(Request 1):
In the geese article, from roughly when did larger goose numbers begin to change how farmers saw the birds?
(Request 2):
Please copy the geese article word for word, everything from "Stating the problem" down to "nuisance to competitor.".

>> begin Extract to read

Geese in the Garden

[A Public Involvement Process Gone Wrong]

The Canada geese were in the news again. Each winter here in Oregon's Willamette Valley, the story is the same - if the newspapers don't actually just put a different date on their story from the year before, they could. It is wonderfully predictable. Sadly, it is a story that might have quietly died many years ago, if an attempt to solve the problem behind the story had not ended so disastrously.

Stating the problem simply, Canada geese like to eat grass and other green crops. Farmers like to make money growing the same crops. If geese eat too much or otherwise damage the crops, farmers' costs go up and their profit goes down. Green crop farmers have always considered geese a nuisance, but beginning back in the 1970s or 1980s, significant increases in the numbers of geese have resulted in a change in the farmers' perception of the situation - in their minds, geese have moved from nuisance to competitor.

>> end Extract to read
>> begin Information given

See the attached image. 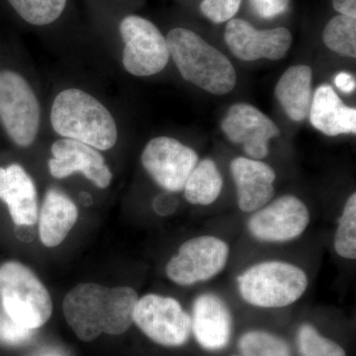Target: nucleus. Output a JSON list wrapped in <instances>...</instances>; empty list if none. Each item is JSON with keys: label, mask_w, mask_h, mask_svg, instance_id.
<instances>
[{"label": "nucleus", "mask_w": 356, "mask_h": 356, "mask_svg": "<svg viewBox=\"0 0 356 356\" xmlns=\"http://www.w3.org/2000/svg\"><path fill=\"white\" fill-rule=\"evenodd\" d=\"M0 200L16 226H33L38 220V194L34 180L17 163L0 168Z\"/></svg>", "instance_id": "f3484780"}, {"label": "nucleus", "mask_w": 356, "mask_h": 356, "mask_svg": "<svg viewBox=\"0 0 356 356\" xmlns=\"http://www.w3.org/2000/svg\"><path fill=\"white\" fill-rule=\"evenodd\" d=\"M306 204L294 195H283L252 213L248 229L255 240L286 243L296 240L310 224Z\"/></svg>", "instance_id": "9b49d317"}, {"label": "nucleus", "mask_w": 356, "mask_h": 356, "mask_svg": "<svg viewBox=\"0 0 356 356\" xmlns=\"http://www.w3.org/2000/svg\"><path fill=\"white\" fill-rule=\"evenodd\" d=\"M310 122L329 137L356 133V109L344 104L330 84H322L313 95Z\"/></svg>", "instance_id": "a211bd4d"}, {"label": "nucleus", "mask_w": 356, "mask_h": 356, "mask_svg": "<svg viewBox=\"0 0 356 356\" xmlns=\"http://www.w3.org/2000/svg\"><path fill=\"white\" fill-rule=\"evenodd\" d=\"M51 128L60 137L108 151L118 140V128L111 112L83 89L67 88L51 104Z\"/></svg>", "instance_id": "f03ea898"}, {"label": "nucleus", "mask_w": 356, "mask_h": 356, "mask_svg": "<svg viewBox=\"0 0 356 356\" xmlns=\"http://www.w3.org/2000/svg\"><path fill=\"white\" fill-rule=\"evenodd\" d=\"M133 320L140 331L161 346H181L191 337V316L172 297L145 295L136 304Z\"/></svg>", "instance_id": "1a4fd4ad"}, {"label": "nucleus", "mask_w": 356, "mask_h": 356, "mask_svg": "<svg viewBox=\"0 0 356 356\" xmlns=\"http://www.w3.org/2000/svg\"><path fill=\"white\" fill-rule=\"evenodd\" d=\"M31 227L32 226H26V225L16 226L15 234L17 238L24 243L31 242L33 236H34Z\"/></svg>", "instance_id": "473e14b6"}, {"label": "nucleus", "mask_w": 356, "mask_h": 356, "mask_svg": "<svg viewBox=\"0 0 356 356\" xmlns=\"http://www.w3.org/2000/svg\"><path fill=\"white\" fill-rule=\"evenodd\" d=\"M323 40L330 50L343 57L356 58V18L337 15L327 22Z\"/></svg>", "instance_id": "4be33fe9"}, {"label": "nucleus", "mask_w": 356, "mask_h": 356, "mask_svg": "<svg viewBox=\"0 0 356 356\" xmlns=\"http://www.w3.org/2000/svg\"><path fill=\"white\" fill-rule=\"evenodd\" d=\"M40 240L47 248L60 245L79 218L76 203L58 189L50 188L44 194L40 211Z\"/></svg>", "instance_id": "6ab92c4d"}, {"label": "nucleus", "mask_w": 356, "mask_h": 356, "mask_svg": "<svg viewBox=\"0 0 356 356\" xmlns=\"http://www.w3.org/2000/svg\"><path fill=\"white\" fill-rule=\"evenodd\" d=\"M233 356H243V355H233Z\"/></svg>", "instance_id": "c9c22d12"}, {"label": "nucleus", "mask_w": 356, "mask_h": 356, "mask_svg": "<svg viewBox=\"0 0 356 356\" xmlns=\"http://www.w3.org/2000/svg\"><path fill=\"white\" fill-rule=\"evenodd\" d=\"M290 0H250L252 10L262 19H273L289 8Z\"/></svg>", "instance_id": "c85d7f7f"}, {"label": "nucleus", "mask_w": 356, "mask_h": 356, "mask_svg": "<svg viewBox=\"0 0 356 356\" xmlns=\"http://www.w3.org/2000/svg\"><path fill=\"white\" fill-rule=\"evenodd\" d=\"M34 331L14 322L6 313L0 316V341L2 343L22 346L32 341Z\"/></svg>", "instance_id": "cd10ccee"}, {"label": "nucleus", "mask_w": 356, "mask_h": 356, "mask_svg": "<svg viewBox=\"0 0 356 356\" xmlns=\"http://www.w3.org/2000/svg\"><path fill=\"white\" fill-rule=\"evenodd\" d=\"M337 254L343 259H356V193L353 192L344 205L334 238Z\"/></svg>", "instance_id": "b1692460"}, {"label": "nucleus", "mask_w": 356, "mask_h": 356, "mask_svg": "<svg viewBox=\"0 0 356 356\" xmlns=\"http://www.w3.org/2000/svg\"><path fill=\"white\" fill-rule=\"evenodd\" d=\"M0 122L16 146L34 144L41 125V105L25 77L13 70L0 72Z\"/></svg>", "instance_id": "423d86ee"}, {"label": "nucleus", "mask_w": 356, "mask_h": 356, "mask_svg": "<svg viewBox=\"0 0 356 356\" xmlns=\"http://www.w3.org/2000/svg\"><path fill=\"white\" fill-rule=\"evenodd\" d=\"M51 153L53 159H49L48 166L51 177L63 179L81 172L98 188H107L111 184V170L95 147L62 138L53 143Z\"/></svg>", "instance_id": "4468645a"}, {"label": "nucleus", "mask_w": 356, "mask_h": 356, "mask_svg": "<svg viewBox=\"0 0 356 356\" xmlns=\"http://www.w3.org/2000/svg\"><path fill=\"white\" fill-rule=\"evenodd\" d=\"M224 37L231 53L245 62L261 58L281 60L291 48L293 40L286 28L257 30L248 21L238 18L228 21Z\"/></svg>", "instance_id": "f8f14e48"}, {"label": "nucleus", "mask_w": 356, "mask_h": 356, "mask_svg": "<svg viewBox=\"0 0 356 356\" xmlns=\"http://www.w3.org/2000/svg\"><path fill=\"white\" fill-rule=\"evenodd\" d=\"M332 6L341 15L356 18V0H332Z\"/></svg>", "instance_id": "2f4dec72"}, {"label": "nucleus", "mask_w": 356, "mask_h": 356, "mask_svg": "<svg viewBox=\"0 0 356 356\" xmlns=\"http://www.w3.org/2000/svg\"><path fill=\"white\" fill-rule=\"evenodd\" d=\"M138 294L127 286L108 288L96 283H81L64 300L67 324L81 341H91L102 334L119 336L134 323Z\"/></svg>", "instance_id": "f257e3e1"}, {"label": "nucleus", "mask_w": 356, "mask_h": 356, "mask_svg": "<svg viewBox=\"0 0 356 356\" xmlns=\"http://www.w3.org/2000/svg\"><path fill=\"white\" fill-rule=\"evenodd\" d=\"M238 292L250 305L278 309L298 301L308 288L303 269L289 262L270 261L248 267L236 278Z\"/></svg>", "instance_id": "20e7f679"}, {"label": "nucleus", "mask_w": 356, "mask_h": 356, "mask_svg": "<svg viewBox=\"0 0 356 356\" xmlns=\"http://www.w3.org/2000/svg\"><path fill=\"white\" fill-rule=\"evenodd\" d=\"M334 84L341 92L350 95L355 90V79L350 72H341L334 76Z\"/></svg>", "instance_id": "7c9ffc66"}, {"label": "nucleus", "mask_w": 356, "mask_h": 356, "mask_svg": "<svg viewBox=\"0 0 356 356\" xmlns=\"http://www.w3.org/2000/svg\"><path fill=\"white\" fill-rule=\"evenodd\" d=\"M229 170L235 182L241 211L254 213L273 200L276 173L268 163L238 156L231 161Z\"/></svg>", "instance_id": "2eb2a0df"}, {"label": "nucleus", "mask_w": 356, "mask_h": 356, "mask_svg": "<svg viewBox=\"0 0 356 356\" xmlns=\"http://www.w3.org/2000/svg\"><path fill=\"white\" fill-rule=\"evenodd\" d=\"M313 70L309 65L290 67L281 76L274 95L287 116L294 122L308 118L313 99Z\"/></svg>", "instance_id": "aec40b11"}, {"label": "nucleus", "mask_w": 356, "mask_h": 356, "mask_svg": "<svg viewBox=\"0 0 356 356\" xmlns=\"http://www.w3.org/2000/svg\"><path fill=\"white\" fill-rule=\"evenodd\" d=\"M177 207V200L170 194H161L154 201V209L161 216L172 214Z\"/></svg>", "instance_id": "c756f323"}, {"label": "nucleus", "mask_w": 356, "mask_h": 356, "mask_svg": "<svg viewBox=\"0 0 356 356\" xmlns=\"http://www.w3.org/2000/svg\"><path fill=\"white\" fill-rule=\"evenodd\" d=\"M26 22L44 26L55 22L64 13L67 0H8Z\"/></svg>", "instance_id": "5701e85b"}, {"label": "nucleus", "mask_w": 356, "mask_h": 356, "mask_svg": "<svg viewBox=\"0 0 356 356\" xmlns=\"http://www.w3.org/2000/svg\"><path fill=\"white\" fill-rule=\"evenodd\" d=\"M140 161L159 186L170 193H177L184 191L199 158L192 147L180 140L161 136L147 143Z\"/></svg>", "instance_id": "9d476101"}, {"label": "nucleus", "mask_w": 356, "mask_h": 356, "mask_svg": "<svg viewBox=\"0 0 356 356\" xmlns=\"http://www.w3.org/2000/svg\"><path fill=\"white\" fill-rule=\"evenodd\" d=\"M224 179L213 159L197 163L184 188L185 199L192 205L209 206L219 198Z\"/></svg>", "instance_id": "412c9836"}, {"label": "nucleus", "mask_w": 356, "mask_h": 356, "mask_svg": "<svg viewBox=\"0 0 356 356\" xmlns=\"http://www.w3.org/2000/svg\"><path fill=\"white\" fill-rule=\"evenodd\" d=\"M79 200H81V203L83 204V206H90L93 202L90 194L86 193V192H81V193L79 194Z\"/></svg>", "instance_id": "f704fd0d"}, {"label": "nucleus", "mask_w": 356, "mask_h": 356, "mask_svg": "<svg viewBox=\"0 0 356 356\" xmlns=\"http://www.w3.org/2000/svg\"><path fill=\"white\" fill-rule=\"evenodd\" d=\"M297 343L302 356H346L339 343L322 336L315 327L309 324L300 327Z\"/></svg>", "instance_id": "a878e982"}, {"label": "nucleus", "mask_w": 356, "mask_h": 356, "mask_svg": "<svg viewBox=\"0 0 356 356\" xmlns=\"http://www.w3.org/2000/svg\"><path fill=\"white\" fill-rule=\"evenodd\" d=\"M0 300L4 313L28 329L41 327L53 312L50 293L36 274L19 262L0 266Z\"/></svg>", "instance_id": "39448f33"}, {"label": "nucleus", "mask_w": 356, "mask_h": 356, "mask_svg": "<svg viewBox=\"0 0 356 356\" xmlns=\"http://www.w3.org/2000/svg\"><path fill=\"white\" fill-rule=\"evenodd\" d=\"M228 243L214 236H200L182 243L166 264L165 273L175 284L191 286L212 280L227 266Z\"/></svg>", "instance_id": "6e6552de"}, {"label": "nucleus", "mask_w": 356, "mask_h": 356, "mask_svg": "<svg viewBox=\"0 0 356 356\" xmlns=\"http://www.w3.org/2000/svg\"><path fill=\"white\" fill-rule=\"evenodd\" d=\"M124 49L122 63L132 76H152L165 69L170 60L166 38L151 21L129 15L119 25Z\"/></svg>", "instance_id": "0eeeda50"}, {"label": "nucleus", "mask_w": 356, "mask_h": 356, "mask_svg": "<svg viewBox=\"0 0 356 356\" xmlns=\"http://www.w3.org/2000/svg\"><path fill=\"white\" fill-rule=\"evenodd\" d=\"M243 0H203L201 13L215 24L228 22L240 10Z\"/></svg>", "instance_id": "bb28decb"}, {"label": "nucleus", "mask_w": 356, "mask_h": 356, "mask_svg": "<svg viewBox=\"0 0 356 356\" xmlns=\"http://www.w3.org/2000/svg\"><path fill=\"white\" fill-rule=\"evenodd\" d=\"M191 330L204 350L216 351L226 348L233 330L228 306L213 293L201 294L193 303Z\"/></svg>", "instance_id": "dca6fc26"}, {"label": "nucleus", "mask_w": 356, "mask_h": 356, "mask_svg": "<svg viewBox=\"0 0 356 356\" xmlns=\"http://www.w3.org/2000/svg\"><path fill=\"white\" fill-rule=\"evenodd\" d=\"M166 42L185 81L215 95H228L235 88L236 74L231 60L195 32L175 28L168 32Z\"/></svg>", "instance_id": "7ed1b4c3"}, {"label": "nucleus", "mask_w": 356, "mask_h": 356, "mask_svg": "<svg viewBox=\"0 0 356 356\" xmlns=\"http://www.w3.org/2000/svg\"><path fill=\"white\" fill-rule=\"evenodd\" d=\"M238 348L243 356H291L284 339L264 331L245 332L238 341Z\"/></svg>", "instance_id": "393cba45"}, {"label": "nucleus", "mask_w": 356, "mask_h": 356, "mask_svg": "<svg viewBox=\"0 0 356 356\" xmlns=\"http://www.w3.org/2000/svg\"><path fill=\"white\" fill-rule=\"evenodd\" d=\"M33 356H65V353L57 348H47Z\"/></svg>", "instance_id": "72a5a7b5"}, {"label": "nucleus", "mask_w": 356, "mask_h": 356, "mask_svg": "<svg viewBox=\"0 0 356 356\" xmlns=\"http://www.w3.org/2000/svg\"><path fill=\"white\" fill-rule=\"evenodd\" d=\"M221 128L229 142L242 145L245 153L254 159L266 158L269 140L280 136L277 125L248 103L232 105L222 120Z\"/></svg>", "instance_id": "ddd939ff"}]
</instances>
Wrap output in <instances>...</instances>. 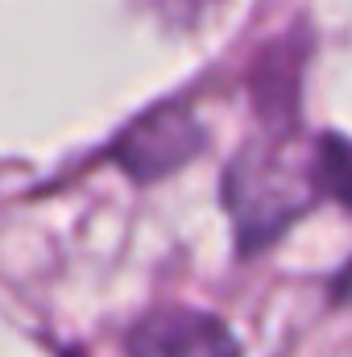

>> end Information given

(Exercise output 1):
Beginning back in the 1970s or 1980s.

(Exercise output 2):
Stating the problem simply, Canada geese like to eat grass and other green crops. Farmers like to make money growing the same crops. If geese eat too much or otherwise damage the crops, farmers' costs go up and their profit goes down. Green crop farmers have always considered geese a nuisance, but beginning back in the 1970s or 1980s, significant increases in the numbers of geese have resulted in a change in the farmers' perception of the situation - in their minds, geese have moved from nuisance to competitor.